Когда он поймал около десятка подлещиков, мой Саша не выдержал и тут же стал переоборудовать свой спиннинг на донку. Нервничает, горячится, хочет поскорее сладить, а Васятка только приговаривает: «Есть! Есть!» Но наконец-то у Саши донка заброшена. И именно туда, куда бросает Васятка. В то самое место. Но почему-то на Сашину не берет, а Васятка тащит поди-ка уже двадцатого подлещика. И в итоге счет 57:1 в Васяткину пользу. Да, всего одного подлещика и поймал Саша.
Ну чем это все можно объяснить?
— Ты как, пучком червей надевал? — спрашивал чуть не плача Саша Васятку, когда мы уже возвращаемся домой.
— То пучком, то на одного. А под конец на одну кожицу. Черви кончились.
— И я пучком... и на одного... На два крючка?
— На два.
— И у меня на два... Чего ж тогда у меня не брало? А у тебя брало.
— А я везучий...
Жил он бедновато, и каждая рыбина была не только радостью для него, но и маленьким приработком. Тут же на берегу он и продал добрую половину своих подлещиков местным хозяйкам.
Бывало, и довольно часто, когда Васятка, тогда уже парень, налавливал на Вуоксе и щук, и крупных окуней, и полкилограммовую плотву и, пока добирался до дому, тут же, или на автобусной стоянке, или в самом автобусе, и продавал часть улова, чтобы по приезде в райцентр забежать в пивную и там вместе с пивом хлебнуть чего и покрепче.
Выпив, он делался безрассудно щедрым.
— Эй, папаша! — кричал он через небольшой зал рыбаку в брезентовом плаще, в тяжелых валенках с глубокими галошами. — Щуку надо? — и доставал из ящика пятнистую, с бело-желтым брюхом большую рыбину. И подымал ее, чтобы вся была на виду. — Давай на малька, и забирай!

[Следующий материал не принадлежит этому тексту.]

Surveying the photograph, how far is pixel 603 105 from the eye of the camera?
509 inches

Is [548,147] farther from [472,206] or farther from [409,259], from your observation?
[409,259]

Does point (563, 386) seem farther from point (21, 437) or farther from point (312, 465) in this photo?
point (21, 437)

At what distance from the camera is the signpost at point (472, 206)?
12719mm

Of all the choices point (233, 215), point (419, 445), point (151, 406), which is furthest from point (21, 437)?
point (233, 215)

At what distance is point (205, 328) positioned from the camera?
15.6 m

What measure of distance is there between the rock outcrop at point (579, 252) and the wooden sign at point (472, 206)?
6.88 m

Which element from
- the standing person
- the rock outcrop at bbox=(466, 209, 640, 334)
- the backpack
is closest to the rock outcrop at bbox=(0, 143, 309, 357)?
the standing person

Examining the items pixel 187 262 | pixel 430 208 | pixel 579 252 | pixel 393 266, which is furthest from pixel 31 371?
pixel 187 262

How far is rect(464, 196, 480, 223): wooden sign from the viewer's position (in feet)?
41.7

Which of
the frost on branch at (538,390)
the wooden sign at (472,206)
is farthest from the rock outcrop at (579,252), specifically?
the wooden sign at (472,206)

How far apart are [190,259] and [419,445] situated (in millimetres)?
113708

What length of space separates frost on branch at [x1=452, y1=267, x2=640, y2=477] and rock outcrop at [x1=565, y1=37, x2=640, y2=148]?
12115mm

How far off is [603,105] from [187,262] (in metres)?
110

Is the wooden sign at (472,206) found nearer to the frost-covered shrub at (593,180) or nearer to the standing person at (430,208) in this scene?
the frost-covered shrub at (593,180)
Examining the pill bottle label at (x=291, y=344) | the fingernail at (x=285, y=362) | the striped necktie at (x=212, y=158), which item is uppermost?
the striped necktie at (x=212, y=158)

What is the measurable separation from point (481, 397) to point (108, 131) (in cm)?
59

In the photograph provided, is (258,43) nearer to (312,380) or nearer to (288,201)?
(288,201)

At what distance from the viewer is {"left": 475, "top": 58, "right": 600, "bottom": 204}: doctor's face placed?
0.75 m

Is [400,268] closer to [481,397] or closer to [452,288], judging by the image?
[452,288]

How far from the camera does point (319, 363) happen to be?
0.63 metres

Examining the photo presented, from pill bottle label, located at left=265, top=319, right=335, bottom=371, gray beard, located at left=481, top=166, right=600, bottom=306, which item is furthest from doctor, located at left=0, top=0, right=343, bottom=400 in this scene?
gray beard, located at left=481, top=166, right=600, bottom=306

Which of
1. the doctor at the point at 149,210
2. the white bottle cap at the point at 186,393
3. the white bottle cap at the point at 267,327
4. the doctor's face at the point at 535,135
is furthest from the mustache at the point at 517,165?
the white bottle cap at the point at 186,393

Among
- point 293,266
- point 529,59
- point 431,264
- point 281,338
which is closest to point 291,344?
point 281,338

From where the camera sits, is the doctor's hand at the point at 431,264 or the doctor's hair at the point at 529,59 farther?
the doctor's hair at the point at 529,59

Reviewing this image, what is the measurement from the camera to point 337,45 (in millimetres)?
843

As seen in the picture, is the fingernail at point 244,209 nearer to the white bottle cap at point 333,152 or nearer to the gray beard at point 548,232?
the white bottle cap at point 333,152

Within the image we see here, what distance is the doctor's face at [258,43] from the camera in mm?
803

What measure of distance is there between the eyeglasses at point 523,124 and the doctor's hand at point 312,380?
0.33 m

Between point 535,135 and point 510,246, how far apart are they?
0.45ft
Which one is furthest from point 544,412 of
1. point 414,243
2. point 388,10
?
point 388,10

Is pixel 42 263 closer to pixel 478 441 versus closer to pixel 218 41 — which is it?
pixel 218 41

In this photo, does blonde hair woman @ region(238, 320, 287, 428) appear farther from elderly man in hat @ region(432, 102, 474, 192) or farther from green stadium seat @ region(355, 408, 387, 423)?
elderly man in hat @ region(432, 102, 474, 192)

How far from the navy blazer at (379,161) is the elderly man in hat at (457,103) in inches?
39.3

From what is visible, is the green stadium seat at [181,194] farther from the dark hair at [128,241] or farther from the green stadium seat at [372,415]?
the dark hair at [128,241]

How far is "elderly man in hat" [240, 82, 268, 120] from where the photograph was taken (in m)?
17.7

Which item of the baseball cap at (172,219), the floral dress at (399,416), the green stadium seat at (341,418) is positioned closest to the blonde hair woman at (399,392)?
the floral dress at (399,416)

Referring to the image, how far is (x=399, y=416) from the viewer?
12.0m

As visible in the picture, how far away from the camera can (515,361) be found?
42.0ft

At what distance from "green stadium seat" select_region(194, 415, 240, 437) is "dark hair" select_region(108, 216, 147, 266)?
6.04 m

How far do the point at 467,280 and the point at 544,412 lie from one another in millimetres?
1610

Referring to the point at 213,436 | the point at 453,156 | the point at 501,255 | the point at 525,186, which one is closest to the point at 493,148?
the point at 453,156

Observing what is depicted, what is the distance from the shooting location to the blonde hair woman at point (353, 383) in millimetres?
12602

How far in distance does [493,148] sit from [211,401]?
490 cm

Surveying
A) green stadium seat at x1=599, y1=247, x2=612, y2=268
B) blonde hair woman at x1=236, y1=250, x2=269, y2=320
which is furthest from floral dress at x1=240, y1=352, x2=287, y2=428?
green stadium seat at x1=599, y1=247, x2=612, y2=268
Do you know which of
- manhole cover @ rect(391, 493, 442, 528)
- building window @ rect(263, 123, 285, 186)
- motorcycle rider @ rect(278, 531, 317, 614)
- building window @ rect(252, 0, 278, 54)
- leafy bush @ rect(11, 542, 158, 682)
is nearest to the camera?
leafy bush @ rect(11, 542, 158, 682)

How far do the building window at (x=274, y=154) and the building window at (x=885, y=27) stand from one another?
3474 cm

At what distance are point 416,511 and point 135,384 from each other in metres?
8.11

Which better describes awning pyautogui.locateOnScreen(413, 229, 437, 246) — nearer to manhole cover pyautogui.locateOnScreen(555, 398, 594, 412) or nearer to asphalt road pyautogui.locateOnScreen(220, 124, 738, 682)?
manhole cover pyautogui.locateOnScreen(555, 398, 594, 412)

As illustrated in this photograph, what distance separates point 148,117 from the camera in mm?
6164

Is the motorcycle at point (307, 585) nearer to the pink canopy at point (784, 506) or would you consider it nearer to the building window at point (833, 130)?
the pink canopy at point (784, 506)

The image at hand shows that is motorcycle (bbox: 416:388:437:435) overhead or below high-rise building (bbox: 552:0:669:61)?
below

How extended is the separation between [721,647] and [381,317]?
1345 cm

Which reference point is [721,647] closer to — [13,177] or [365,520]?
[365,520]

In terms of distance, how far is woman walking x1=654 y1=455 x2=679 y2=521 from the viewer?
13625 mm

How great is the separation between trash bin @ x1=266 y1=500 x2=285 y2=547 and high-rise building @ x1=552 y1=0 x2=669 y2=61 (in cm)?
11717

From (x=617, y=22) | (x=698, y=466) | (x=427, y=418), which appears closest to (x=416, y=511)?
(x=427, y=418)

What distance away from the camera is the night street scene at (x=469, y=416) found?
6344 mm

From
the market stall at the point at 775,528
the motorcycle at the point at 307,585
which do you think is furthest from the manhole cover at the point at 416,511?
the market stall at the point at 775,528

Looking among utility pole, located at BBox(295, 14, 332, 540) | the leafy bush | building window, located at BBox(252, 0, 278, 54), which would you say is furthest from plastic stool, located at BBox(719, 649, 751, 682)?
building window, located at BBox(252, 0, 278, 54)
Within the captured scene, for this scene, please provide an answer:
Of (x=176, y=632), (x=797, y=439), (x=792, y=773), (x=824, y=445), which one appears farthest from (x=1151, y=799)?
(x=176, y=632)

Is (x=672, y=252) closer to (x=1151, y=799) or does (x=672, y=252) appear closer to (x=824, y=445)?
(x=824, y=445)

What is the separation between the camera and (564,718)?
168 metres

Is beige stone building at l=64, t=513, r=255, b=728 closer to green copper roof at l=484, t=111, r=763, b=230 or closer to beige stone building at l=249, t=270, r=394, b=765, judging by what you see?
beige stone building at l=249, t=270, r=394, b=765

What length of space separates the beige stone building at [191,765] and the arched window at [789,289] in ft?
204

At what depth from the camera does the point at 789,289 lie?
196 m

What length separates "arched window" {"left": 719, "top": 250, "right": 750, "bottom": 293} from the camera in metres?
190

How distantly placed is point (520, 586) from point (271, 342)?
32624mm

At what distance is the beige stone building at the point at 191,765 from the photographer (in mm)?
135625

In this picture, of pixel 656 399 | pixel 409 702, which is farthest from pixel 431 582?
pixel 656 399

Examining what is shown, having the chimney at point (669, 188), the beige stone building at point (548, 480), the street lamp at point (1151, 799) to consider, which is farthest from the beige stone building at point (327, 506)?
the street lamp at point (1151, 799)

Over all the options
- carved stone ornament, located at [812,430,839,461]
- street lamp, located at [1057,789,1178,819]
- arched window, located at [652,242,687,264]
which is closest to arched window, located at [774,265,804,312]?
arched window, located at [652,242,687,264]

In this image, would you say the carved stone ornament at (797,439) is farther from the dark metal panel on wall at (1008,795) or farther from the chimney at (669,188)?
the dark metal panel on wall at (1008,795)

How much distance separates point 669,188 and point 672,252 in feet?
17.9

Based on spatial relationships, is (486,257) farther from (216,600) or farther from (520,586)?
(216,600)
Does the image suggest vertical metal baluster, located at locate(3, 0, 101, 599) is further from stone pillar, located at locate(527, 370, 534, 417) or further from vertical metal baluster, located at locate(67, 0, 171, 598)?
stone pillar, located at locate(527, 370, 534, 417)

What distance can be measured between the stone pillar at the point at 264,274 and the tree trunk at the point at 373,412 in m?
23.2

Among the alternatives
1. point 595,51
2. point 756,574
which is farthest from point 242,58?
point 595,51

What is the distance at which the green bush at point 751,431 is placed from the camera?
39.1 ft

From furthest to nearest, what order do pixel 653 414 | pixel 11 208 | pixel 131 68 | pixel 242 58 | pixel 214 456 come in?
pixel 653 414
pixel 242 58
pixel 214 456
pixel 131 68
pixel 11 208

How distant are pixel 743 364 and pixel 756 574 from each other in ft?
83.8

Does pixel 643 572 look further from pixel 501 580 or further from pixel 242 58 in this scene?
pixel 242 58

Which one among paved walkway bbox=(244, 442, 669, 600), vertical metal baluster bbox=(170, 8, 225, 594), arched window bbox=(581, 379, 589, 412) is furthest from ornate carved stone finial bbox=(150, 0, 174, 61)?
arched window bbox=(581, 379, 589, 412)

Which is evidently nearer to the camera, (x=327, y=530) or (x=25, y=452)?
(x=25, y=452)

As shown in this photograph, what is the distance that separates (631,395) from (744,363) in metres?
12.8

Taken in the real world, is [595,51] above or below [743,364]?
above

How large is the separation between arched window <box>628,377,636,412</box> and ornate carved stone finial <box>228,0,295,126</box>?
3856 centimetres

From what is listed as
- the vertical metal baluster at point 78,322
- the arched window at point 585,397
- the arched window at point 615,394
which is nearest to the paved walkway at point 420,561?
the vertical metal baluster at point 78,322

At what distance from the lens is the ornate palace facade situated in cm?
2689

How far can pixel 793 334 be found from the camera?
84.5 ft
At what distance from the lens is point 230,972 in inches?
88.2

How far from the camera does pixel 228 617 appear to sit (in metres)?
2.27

«Папаша», конечно, забирал. Тут же, словно из-под стола, выскакивала четвертинка водки, Васятка разливал ее по кругу и доставал из ящика еще щуку, и отдавал ее совсем за бесценок.
— А чего жалеть, непокупная, — кичился Васятка. — Завтра еще наловлю.
— Да ты бы сказал, как ловишь-то? — допытывался кто-либо, надеясь, что подвыпивший Васятка откроет свою тайну.
— На крючок, иначе никак, — смеялся Васятка и крутил хмельной головой, успевая и курить, и пить, и кому-то кричать, и отвечать соседу.
А потом еле выбирался из буфета и тут же валился, рядом с пустым ящиком и пешней.